We all know the amazing benefits of vigorous exercise. However, let's not use exercise as an excuse to be sedentary. “Prolonged sedentary time was independently associated with deleterious health outcomes regardless of physical activity”. [14] “Both the total volume of sedentary time and its accrual in prolonged, uninterrupted bouts are associated with all-cause mortality”. [15] 


This implies that one should aim to reduce the total time spent sitting, as well as increase the frequency of movement breaks in a day. Good alternatives to sitting are standing desks that encourage active movement.
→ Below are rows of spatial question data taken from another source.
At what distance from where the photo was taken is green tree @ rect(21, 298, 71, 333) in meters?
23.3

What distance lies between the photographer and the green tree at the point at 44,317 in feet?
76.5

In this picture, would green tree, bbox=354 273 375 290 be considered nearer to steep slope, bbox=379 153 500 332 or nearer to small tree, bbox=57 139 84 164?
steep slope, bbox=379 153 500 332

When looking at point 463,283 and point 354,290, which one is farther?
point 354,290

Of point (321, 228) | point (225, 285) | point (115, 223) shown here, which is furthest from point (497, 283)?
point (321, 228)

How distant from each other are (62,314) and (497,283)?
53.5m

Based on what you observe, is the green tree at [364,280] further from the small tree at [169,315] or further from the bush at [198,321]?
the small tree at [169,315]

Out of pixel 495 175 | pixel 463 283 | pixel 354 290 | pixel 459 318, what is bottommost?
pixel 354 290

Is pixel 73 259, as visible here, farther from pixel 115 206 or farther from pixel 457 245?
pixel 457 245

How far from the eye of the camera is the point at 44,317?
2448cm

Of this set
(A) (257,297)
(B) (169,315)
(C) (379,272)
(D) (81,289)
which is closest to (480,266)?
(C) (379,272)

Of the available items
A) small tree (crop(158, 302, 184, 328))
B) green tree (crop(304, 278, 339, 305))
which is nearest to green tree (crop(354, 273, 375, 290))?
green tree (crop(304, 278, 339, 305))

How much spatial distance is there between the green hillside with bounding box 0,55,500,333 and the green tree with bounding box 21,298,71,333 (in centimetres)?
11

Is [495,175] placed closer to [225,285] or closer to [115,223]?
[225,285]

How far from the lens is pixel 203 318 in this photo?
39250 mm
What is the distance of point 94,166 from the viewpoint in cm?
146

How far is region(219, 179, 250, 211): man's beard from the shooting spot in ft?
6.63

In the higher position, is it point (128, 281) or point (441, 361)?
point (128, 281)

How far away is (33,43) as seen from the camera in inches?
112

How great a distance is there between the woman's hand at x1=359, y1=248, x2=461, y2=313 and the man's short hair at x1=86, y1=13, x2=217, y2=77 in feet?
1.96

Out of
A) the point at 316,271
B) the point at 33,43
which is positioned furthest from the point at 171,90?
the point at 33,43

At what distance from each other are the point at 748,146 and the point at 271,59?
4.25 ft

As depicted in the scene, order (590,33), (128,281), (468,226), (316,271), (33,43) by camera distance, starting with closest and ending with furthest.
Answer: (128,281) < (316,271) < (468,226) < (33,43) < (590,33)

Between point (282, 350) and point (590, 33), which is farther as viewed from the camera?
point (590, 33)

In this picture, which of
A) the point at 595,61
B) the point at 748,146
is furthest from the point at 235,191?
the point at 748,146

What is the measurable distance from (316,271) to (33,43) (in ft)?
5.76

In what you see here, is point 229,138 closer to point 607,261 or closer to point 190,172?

If you are sitting, try to get up every 30 minutes for a little movement like walking to get yourself a cup of water/tea/coffee. 






Zinc has been shown to be very effective in combating viral infection.“ A combination of Zn2+ and PT at low concentrations (2 µM) inhibits the replication of SARS-coronavirus (SARS-CoV) and equine arteritis virus (EAV) in cell culture.” [16] Great food sources of zinc include oysters & seafood, while the recommended form of zinc supplements are zinc glycinate or picolinate.


Selenium is also shown to be effective in reducing the effects of viral and bacterial infections, let alone the fact that a deficiency in selenium is tied to an increase in all-cause mortality. [17] A great food source is 3-5 brazil nuts per day, while the recommended form of supplemental selenium is selenomethionine. 


Vitamin C is well known to be helpful in immunity, let alone the multitude of systemic benefits that it has. “It stimulates the production of white blood cells, especially neutrophils, lymphocytes, and phagocytes, and also promotes the cells normal functions such as their ability to detect, move towards, and engulf pathogens." [18] The highest food source of vitamin C is the Indian gooseberry (also known as amla) which provides 20 times more vitamin C than an orange!